In answer to the question of how much of the book was her imagination, Bainbridge explained the lengths that she goes to ensure accuracy and that all the characters were real people. In answer to my question about the Letters to Ms Hawkins, Beryl explained that whilst Miss Hawkins was a real life character, the letters were Bainbridge's creation. She went on to describe the size of Henry Thrale's coffin. It was an enjoyable - but wet- evening. Beryl Bainbridge came across as a down-to-earth and witty person.
My thoughts on the book
Enough rambling, on to the book. Well I must offer the caveat that this is my first book review and that thus far I have only read about two-thirds of the book. The book chronicles they years during which Johnson and the Thrales lived together as a family unit. The book is 'faction', i.e. a dramatised account of real historical people and the events that really happened to them.
In my amateur research I have often thought that accounts I have read of the relationship didn't ring true. Some completely sideline Henry Thrale, when I always felt that Johnson had a deep respect for Henry Thrale and regarded him with great affection, and always deferred to him as the head of the family. I thought that Johnson valued being part of the Thrale family, and obtained from the family a sense of belonging, support during his bouts of illness and depression, care for his well being and tolerance of his anti-social ways. A bit like a mother treats a child, Henry and Hester would ensure that Johnson was cared for and made more respectable in appearance. There was of course an extraordinary connection and affection between Johnson and Hester Thrale, but I'm not convinced it was the great passion that others have speculated on.
Throughout the book, I have been impressed with the accuracy and attention to detail. Little stories and accounts are accurately included, such as Baretti's views on tin pills, as well as the events of wider public interest, like the visit to the Court of French Queen Marie Antoinette. I have also been impressed and heartened that Beryl Bainbridge has portrayed the relationships in the way that I had imagined them, rather than the way that some other commentators have portrayed the relationships. Above all the book is a really good read that isn't too hard going.
The story in the book isn't recounted in chronological order. I found that slightly distracting. Obviously I had the advantage of knowing who the people in the book were. This definitely made the book easier to follow and comprehend. Most readers will not have the benefit of this knowledge, perhaps a glossary of the characters may have been useful?

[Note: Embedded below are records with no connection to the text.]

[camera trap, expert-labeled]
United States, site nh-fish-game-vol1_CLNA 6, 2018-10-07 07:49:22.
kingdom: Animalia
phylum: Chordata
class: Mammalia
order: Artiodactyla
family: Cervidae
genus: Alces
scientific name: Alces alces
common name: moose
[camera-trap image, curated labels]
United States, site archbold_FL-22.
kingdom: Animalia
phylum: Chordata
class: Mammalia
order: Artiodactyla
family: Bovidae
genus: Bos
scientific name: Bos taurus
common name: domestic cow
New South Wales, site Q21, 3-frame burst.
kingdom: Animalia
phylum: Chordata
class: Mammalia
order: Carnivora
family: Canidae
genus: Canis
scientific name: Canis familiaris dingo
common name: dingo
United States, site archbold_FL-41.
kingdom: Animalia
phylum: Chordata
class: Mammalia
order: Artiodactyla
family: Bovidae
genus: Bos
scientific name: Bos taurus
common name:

In summary even if you have no prior interest in Johnson or the Thrale family, this book passes my acid test with flying colours, it is a good enjoyable read. If you do have an interest in the history - and you probably do if you are reading Thrale.com it is accurate and unlike all the other family history documents I have read, gives a real insight into the lives and personalities of our predecessors that is absent from the usual dry historical accounts of events and dates.
A very big thank you to Beryl Bainbridge from all Thrale's everywhere - now go and buy it. The first chapter of According to Queeney can be read on-line.
According to Beryl
Shortly after the books publication, the BBC broadcast According to Beryl, a television documentary on Beryl Bainbridge and her book According to Queeney.